**Exercise details**
Answer these from the royalty terms below:
(a) What royalty rate does the Company pay the Vendor on diamonds extracted?
(b) What share of the NSR may the Company buy for $2,000,000?
(c) How many common shares does the Company issue on completion of a positive bankable feasibility study?

**Source document**
======
The Company will pay to the Vendor a royalty of 3% Gross Overriding Royalty (“GOR”) with respects to diamonds extracted. The Company shall have the right, to purchase 2% of the GOR from the Vendor in consideration of $2,000,000. The Company shall have first right of offer to obtain the remaining 1%.
The Company will pay to the Vendor a royalty of 3% Net Smelter Royalty (“NSR”) with respects to any nondiamond minerals and/or metals. The Company shall have the right, to purchase 2% of the NSR from the Vendor in consideration of $2,000,000.
Upon completion of a NI 43-101 compliant resource exceeding 1,000,000 ounces of Gold, the Company will issue 500,000 common shares to the Vendor. Upon completion of a positive bankable feasibility study, the Company will issue 1,000,000 common shares to the Vendor.
======
**Extracted information**
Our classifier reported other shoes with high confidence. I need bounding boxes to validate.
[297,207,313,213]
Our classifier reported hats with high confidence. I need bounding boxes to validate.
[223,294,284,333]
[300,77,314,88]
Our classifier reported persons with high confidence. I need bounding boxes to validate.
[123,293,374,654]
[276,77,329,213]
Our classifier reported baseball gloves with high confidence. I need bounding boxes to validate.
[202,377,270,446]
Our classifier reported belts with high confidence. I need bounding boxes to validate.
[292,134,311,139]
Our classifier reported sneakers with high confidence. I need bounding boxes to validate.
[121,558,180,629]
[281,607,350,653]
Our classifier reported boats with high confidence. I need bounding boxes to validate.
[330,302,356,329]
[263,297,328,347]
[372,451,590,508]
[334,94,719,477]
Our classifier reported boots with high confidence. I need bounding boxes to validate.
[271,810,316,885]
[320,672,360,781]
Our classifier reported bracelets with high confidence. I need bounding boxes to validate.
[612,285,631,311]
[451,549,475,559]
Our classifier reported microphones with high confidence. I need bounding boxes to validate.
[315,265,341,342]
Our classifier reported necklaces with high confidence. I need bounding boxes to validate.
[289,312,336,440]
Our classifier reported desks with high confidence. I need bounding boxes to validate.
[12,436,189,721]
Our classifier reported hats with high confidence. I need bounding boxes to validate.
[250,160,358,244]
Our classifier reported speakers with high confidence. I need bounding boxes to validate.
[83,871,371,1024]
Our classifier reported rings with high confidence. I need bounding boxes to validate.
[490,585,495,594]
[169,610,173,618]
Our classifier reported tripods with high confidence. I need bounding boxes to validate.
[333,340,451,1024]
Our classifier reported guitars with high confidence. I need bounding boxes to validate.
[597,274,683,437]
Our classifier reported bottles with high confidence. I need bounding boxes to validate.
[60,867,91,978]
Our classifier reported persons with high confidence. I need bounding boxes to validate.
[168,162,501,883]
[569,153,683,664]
======
**Exercise solution**
(a) 3% Gross Overriding Royalty ("GOR")
(b) 2%
(c) 1,000,000